The introduction of IL-1 blockers into clinical practice marks a significant advancement in treating patients with glucocorticoid-dependent and colchicine-resistant recurrent pericarditis. Rilonacept, based on accumulated experience, demonstrates high efficacy and a favorable safety profile in this context. Notably, rilonacept is the sole IL-1 blocker to have received FDA approval for recurrent pericarditis. In comparison to anakinra, prescribed for the same indication, rilonacept offers the advantage of weekly subcutaneous administration, greatly improving quality of life and compliance, albeit at a higher cost.

The ideal candidate for anti-IL-1 therapy is the patient with recurrent pericarditis on an autoinflammatory basis, with high CRP serum levels, high fever, neutrophil leukocytosis, pleuropulmonary involvement, frequent exacerbations, and resistant to conventional therapy. Moreover, they may be useful in difficult-to-treat patients when traditional therapies are ineffective, contraindicated, or not tolerated, such as gastrointestinal bleeding, decompensated heart failure, advanced chronic kidney disease, ischemic heart disease, elderly patients, uncontrolled hypertension, fluid overload, recent surgery (including cardiac surgery), and anticoagulated patients.

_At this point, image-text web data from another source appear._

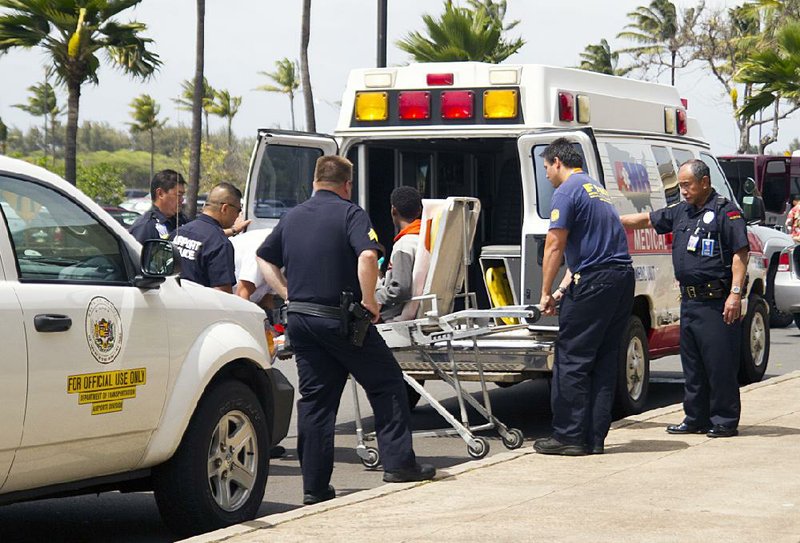 A 16-year-old boy, seen sitting on a stretcher center, who stowed away in the wheel well of a flight from San Jose, Calif., to Maui is loaded into an ambulance at Kahului Airport in Kahului, Maui, Hawaii Sunday afternoon, April 20, 2014. The boy survived the trip halfway across the Pacific Ocean unharmed despite frigid temperatures at 38,000 feet and a lack of oxygen, FBI and airline officials said. FBI spokesman Tom Simon in Honolulu told The Associated Press on Sunday night that the boy was questioned by the FBI after being discovered on the tarmac at the Maui airport with no identification. "Kid's lucky to be alive," Simon said. (AP Photo/The Maui News, Chris Sugidono)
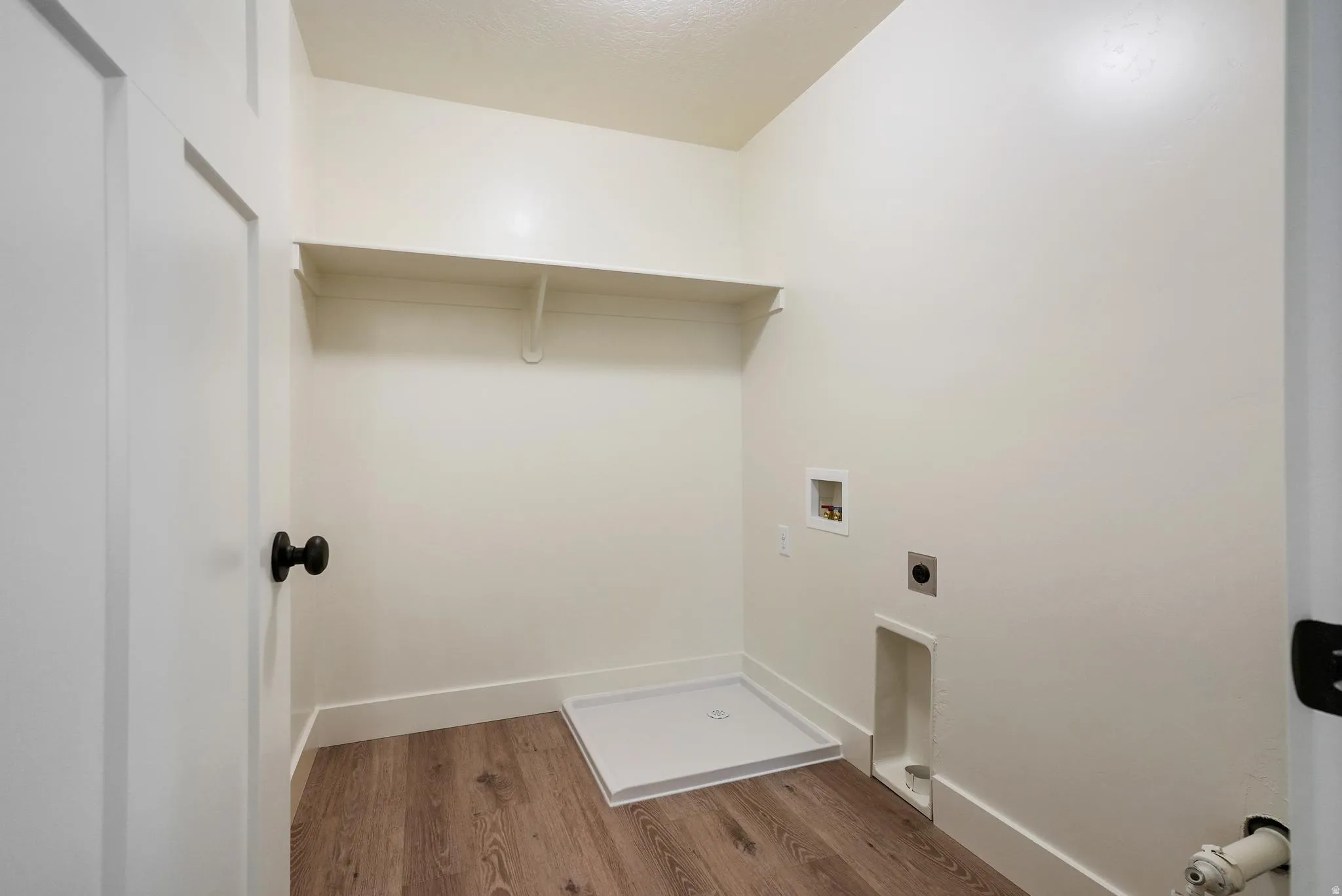 Wood-finish flooring with white baseboards, utility hookups, and a wall-mounted shelf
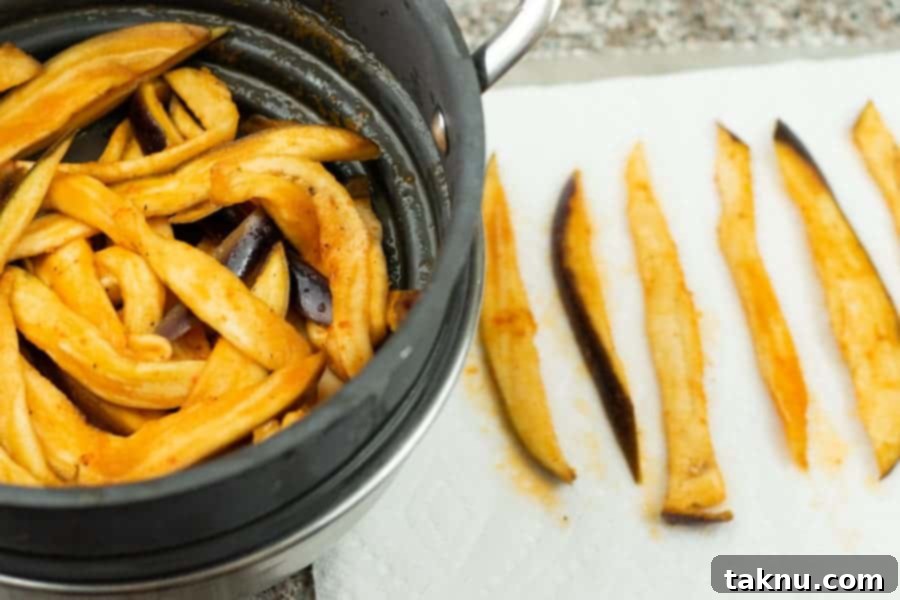 eggplant jerky in colander and paper towel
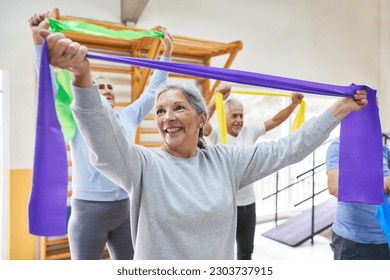 Smiling senior woman and men doing workout with stretch bands at rehabilitation center - Powered by Shutterstock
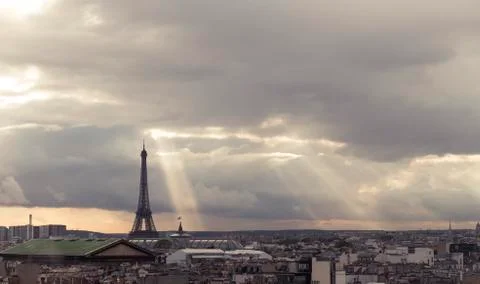 Paris skyline with rooftops and the Eiffel tower on a cloudy day with sun rays 스톡 사진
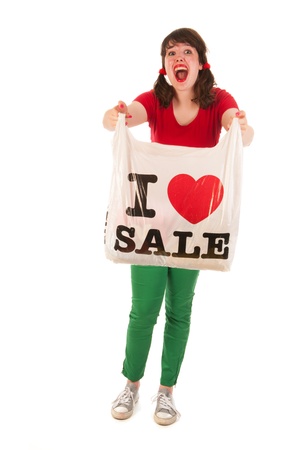 Young woman is loving sales while shoppingの写真素材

In patients with autoimmune phenotype characterized by modest/moderate CRP elevation, presence of autoantibodies, arthritis, Raynaud's phenomenon, and sicca syndrome, the therapy should be individualized.

Areas requiring further clarification in the near future include treatment protocols regarding duration and the necessity for tapering, as well as a more precise characterization of patient subgroups with recurrent pericarditis who are optimal candidates for this treatment.

Disclosure

The authors report no conflicts of interest in this work.